(Entries on spatial placement)

******

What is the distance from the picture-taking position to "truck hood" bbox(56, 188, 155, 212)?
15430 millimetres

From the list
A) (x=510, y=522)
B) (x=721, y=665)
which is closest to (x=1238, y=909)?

******

Lay out the items above as a numbered list, omitting any blank lines.

## Complete answer
1. What is the distance from the picture-taking position to "truck hood" bbox(56, 188, 155, 212)?
2. 15430 millimetres
3. From the list
4. A) (x=510, y=522)
5. B) (x=721, y=665)
6. which is closest to (x=1238, y=909)?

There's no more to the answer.